Introduction: Uterine fibroids are the most common benign tumors of the uterus and are associated with considerable morbidity. Diagnosis codes have been used to identify fibroid cases, but their accuracy, especially for incident cases, is uncertain.
Methods: We performed medical record review on a random sample of 617 women who received a fibroid diagnosis during 2012–2014 to assess diagnostic accuracy for incident fibroids. We developed 2 algorithms aimed at improving incident case-finding using classification and regression tree analysis that incorporated additional electronic health care data on demographics, symptoms, treatment, imaging, health care utilization, comorbidities and medication. Algorithm performance was assessed using medical record as gold standard.

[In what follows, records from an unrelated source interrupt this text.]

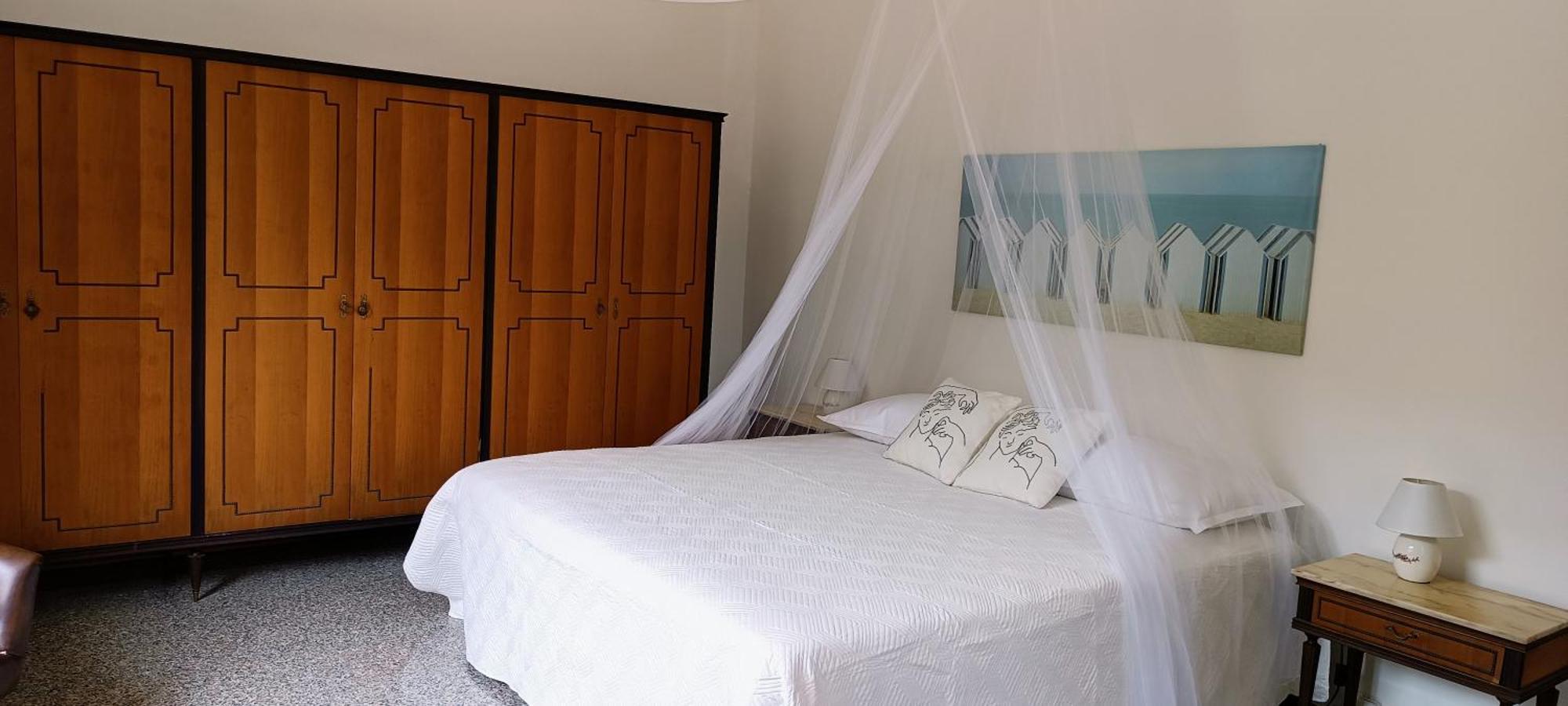 Il Nido Holiday home *
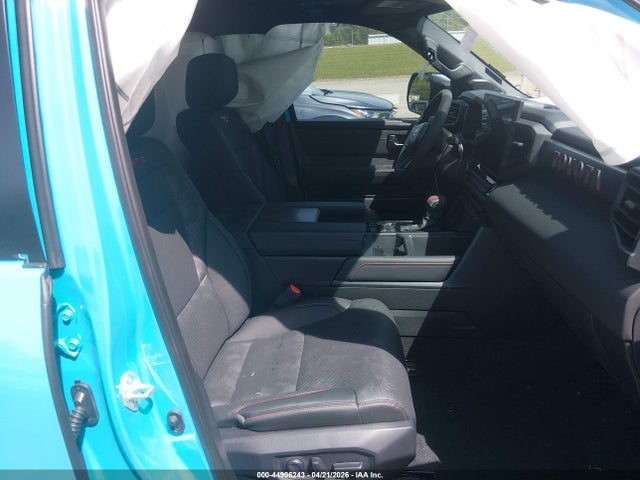 Продаж на аукціоні авто 2026 Toyota Sequoia Trd Pro, vin: 7SVAAABA7TX089791, номер лоту: 44906243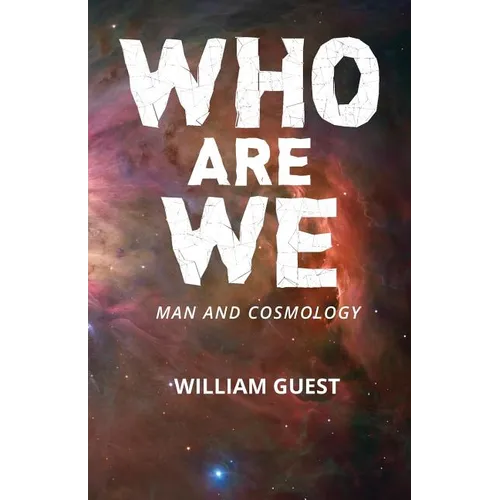 Who Are We - Paperback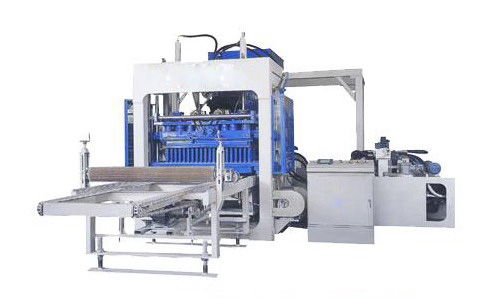 Quality High Performance Block And Brick Making Machine For Sale for sale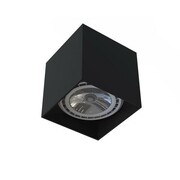 Spot COBBLE BLACK 7790 Nowodvorski Lighting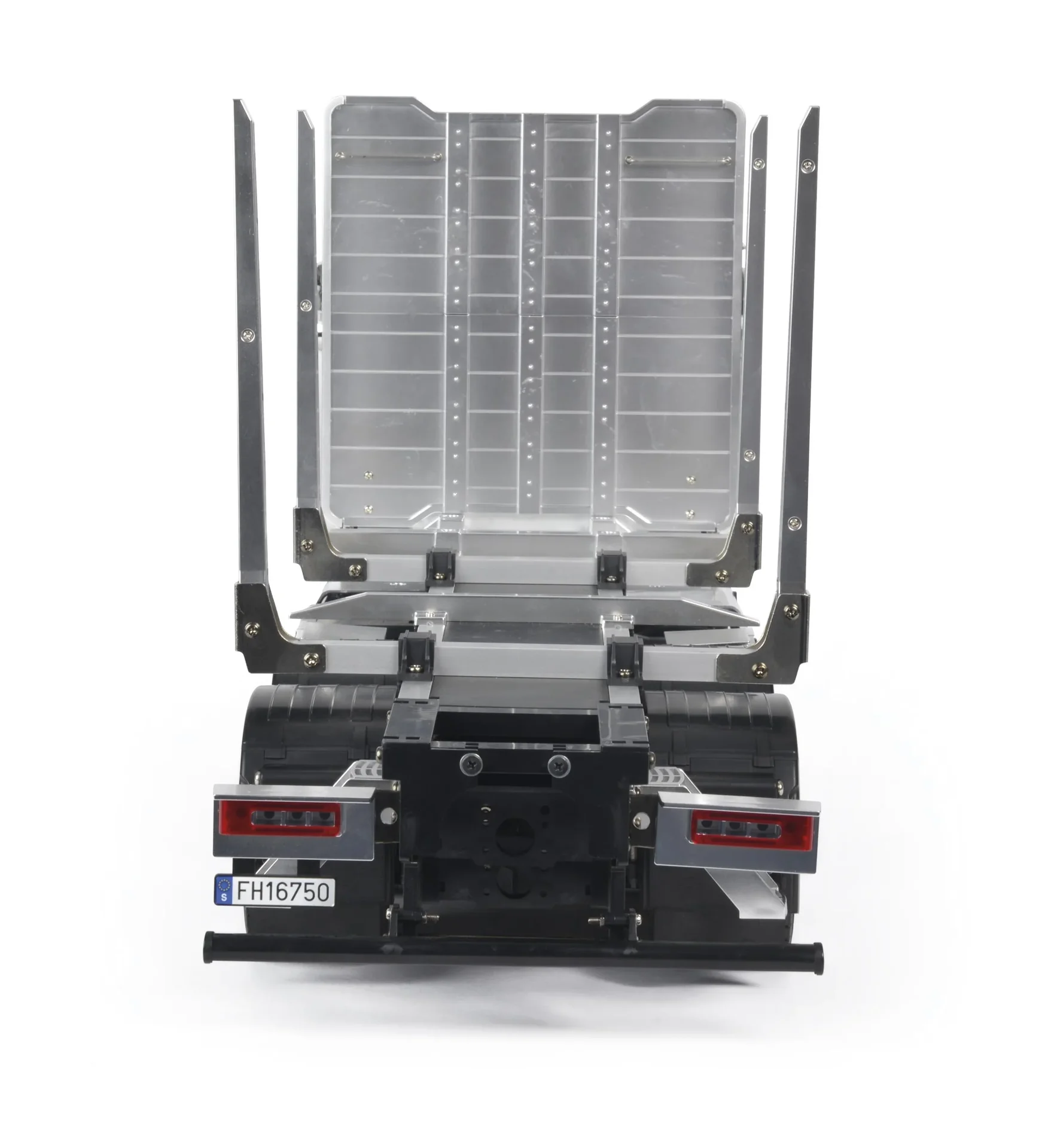 RC LKW Volvo FH16 1:14 Holztransporter - 5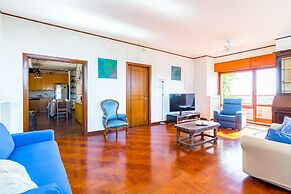 Terrazza 30 by Napoliapartments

Results: Medical record review confirmed 482 fibroid cases as incident, resulting a 78 percent positive predictive value (PPV) for incident cases based on diagnosis codes alone. Incorporating additional electronic data, the first algorithm classified 395 women with a pelvic ultrasound on diagnosis date but none before as incident cases. Of these, 344 were correctly classified, yielding an 87 percent PPV, 71 percent sensitivity, and 62 percent specificity. A second algorithm built on the first algorithm and further classified women based on a fibroid diagnosis code of 218.9 in 2 years after incident diagnosis and lower body mass index; yielded 93 percent PPV, 53 percent sensitivity, and 85 percent specificity.
Conclusions: Compared to diagnosis codes alone, our algorithms using fibroid diagnosis codes and additional electronic data improved identification of incident cases with higher PPV, and high sensitivity or specificity to meet different aims of future studies seeking to identify incident fibroids from electronic data.